I am accordingly of the opinion that the Tribunal was right in holding that, on the facts and circumstances of the present case, the assessment was validly made under section 143(3) of the Income-tax Act, 1961, and answer the question referred to us in the affirmative. The Commissioner of Income-tax is entitled to his costs which I assess at Rs. 200. Counsel's fee is assessed at the same figure.

PATHAK J.-I agree with my brother Hari Swarup on the several points considered by him, but with great respect I am unable to agree that the case can be said to fall under section 297(2)(b) of the Income-tax Act, 1961. In my opinion, it is section 297(2)(a) which applies.

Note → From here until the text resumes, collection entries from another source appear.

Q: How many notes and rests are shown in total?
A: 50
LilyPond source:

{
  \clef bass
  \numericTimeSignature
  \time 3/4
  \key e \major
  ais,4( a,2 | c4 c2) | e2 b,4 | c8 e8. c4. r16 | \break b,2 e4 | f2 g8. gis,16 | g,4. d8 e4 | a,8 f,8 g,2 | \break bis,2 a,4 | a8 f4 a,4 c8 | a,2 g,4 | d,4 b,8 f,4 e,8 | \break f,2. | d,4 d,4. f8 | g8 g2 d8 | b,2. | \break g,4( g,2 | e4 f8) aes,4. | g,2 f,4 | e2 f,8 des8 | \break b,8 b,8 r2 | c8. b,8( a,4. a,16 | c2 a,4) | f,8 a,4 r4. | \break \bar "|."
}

The assessee filed his original return of income on June 20, 1961. A proceeding came into existence. On April 1, 1962, when the Income-tax Act, 1961, came into force, section 297(2)(a) was immediately attracted to that proceeding. Accordingly, the proceedings for the assessment of the assessee for the year to which the return pertained could be taken and continued as if the Income-tax Act, 1961, had not been passed. In other words, the assessment proceedings could be taken and continued under the Indian Income-tax Act, 1922. Subsequently, when the assessee filed a revised return, that could not put a stop to the operation of the Act of 1922. The revised return would, in its terms, be governed by the Act of 1922. A revised return in itself contemplates that a proceeding has begun earlier and a return has already been filed. It will be noted that the provisions of the Act of 1922 apply to a proceeding pending on April 1, 1962, by the automatic operation of section 297(2)(a). I do not think that Parliament ever intended that by his subsequent conduct an assessee could stop that law from operation and substitute for it the operation of another law. It may be that for the purpose of assessment it is the revised return which is the document for consideration. But, in my opinion, for the purpose of section 297(2)(a) it is the first return filed by the assessee.

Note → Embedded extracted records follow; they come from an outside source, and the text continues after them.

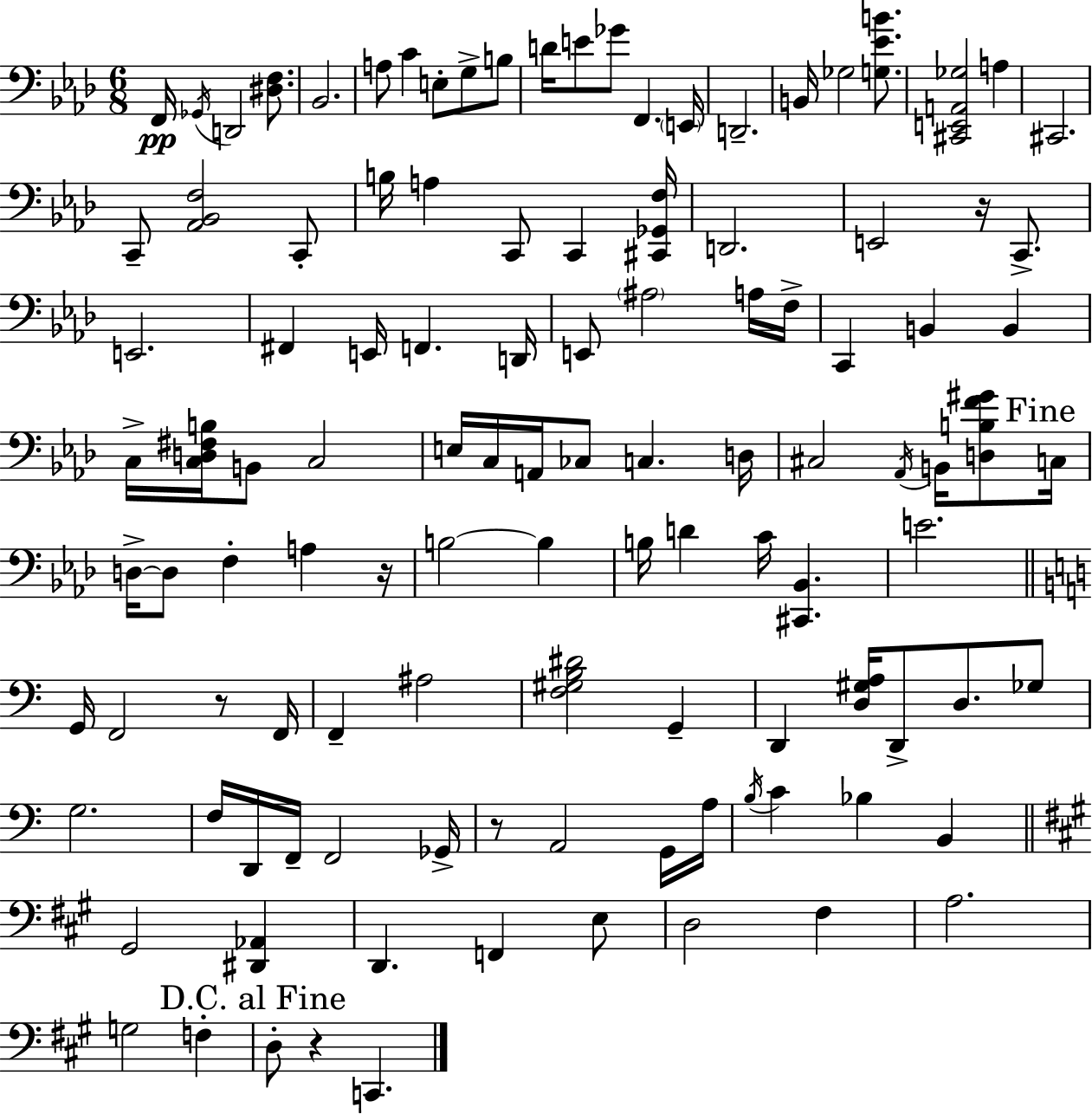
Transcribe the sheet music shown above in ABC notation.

X:1
T:Untitled
M:6/8
L:1/4
K:Ab
F,,/4 _G,,/4 D,,2 [^D,F,]/2 _B,,2 A,/2 C E,/2 G,/2 B,/2 D/4 E/2 _G/2 F,, E,,/4 D,,2 B,,/4 _G,2 [G,_EB]/2 [^C,,E,,A,,_G,]2 A, ^C,,2 C,,/2 [_A,,_B,,F,]2 C,,/2 B,/4 A, C,,/2 C,, [^C,,_G,,F,]/4 D,,2 E,,2 z/4 C,,/2 E,,2 ^F,, E,,/4 F,, D,,/4 E,,/2 ^A,2 A,/4 F,/4 C,, B,, B,, C,/4 [C,D,^F,B,]/4 B,,/2 C,2 E,/4 C,/4 A,,/4 _C,/2 C, D,/4 ^C,2 _A,,/4 B,,/4 [D,B,F^G]/2 C,/4 D,/4 D,/2 F, A, z/4 B,2 B, B,/4 D C/4 [^C,,_B,,] E2 G,,/4 F,,2 z/2 F,,/4 F,, ^A,2 [F,^G,B,^D]2 G,, D,, [D,^G,A,]/4 D,,/2 D,/2 _G,/2 G,2 F,/4 D,,/4 F,,/4 F,,2 _G,,/4 z/2 A,,2 G,,/4 A,/4 B,/4 C _B, B,, ^G,,2 [^D,,_A,,] D,, F,, E,/2 D,2 ^F, A,2 G,2 F, D,/2 z C,,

But, the matter does not end there. The Income-tax Officer had jurisdiction to take and continue the assessment proceedings. He enjoyed that jurisdiction under the Act of 1922 by virtue of section 297(2)(a) of the Act of 1961. The conditions and limitations to which that jurisdiction is subject do not differ in any material respect from those governing the corresponding jurisdiction under the Income-tax Act, 1961. Therefore, although the assessment proceedings purported to have been taken in its later stage by reference to the provisions of the Act of 1961, it must be referred to the jurisdiction of the Income-tax Officer under the Act of 1922.

In my opinion, the assessment for the assessment year 1961-62 is a valid assessment. The question is answered in the affirmative. The Commissioner of Income-tax is entitled to his costs, which I would assess at Rs. 200. Counsel's fee is assessed at the same figure.

BY THE COURT.-For the reasons contained in our respective judgments the question is answered in the affirmative. The Commissioner of Income-tax is entitled to his costs, which we assess at Rs. 200. Counsel's fee is assessed at the same figure.

Question answered in the affirmative.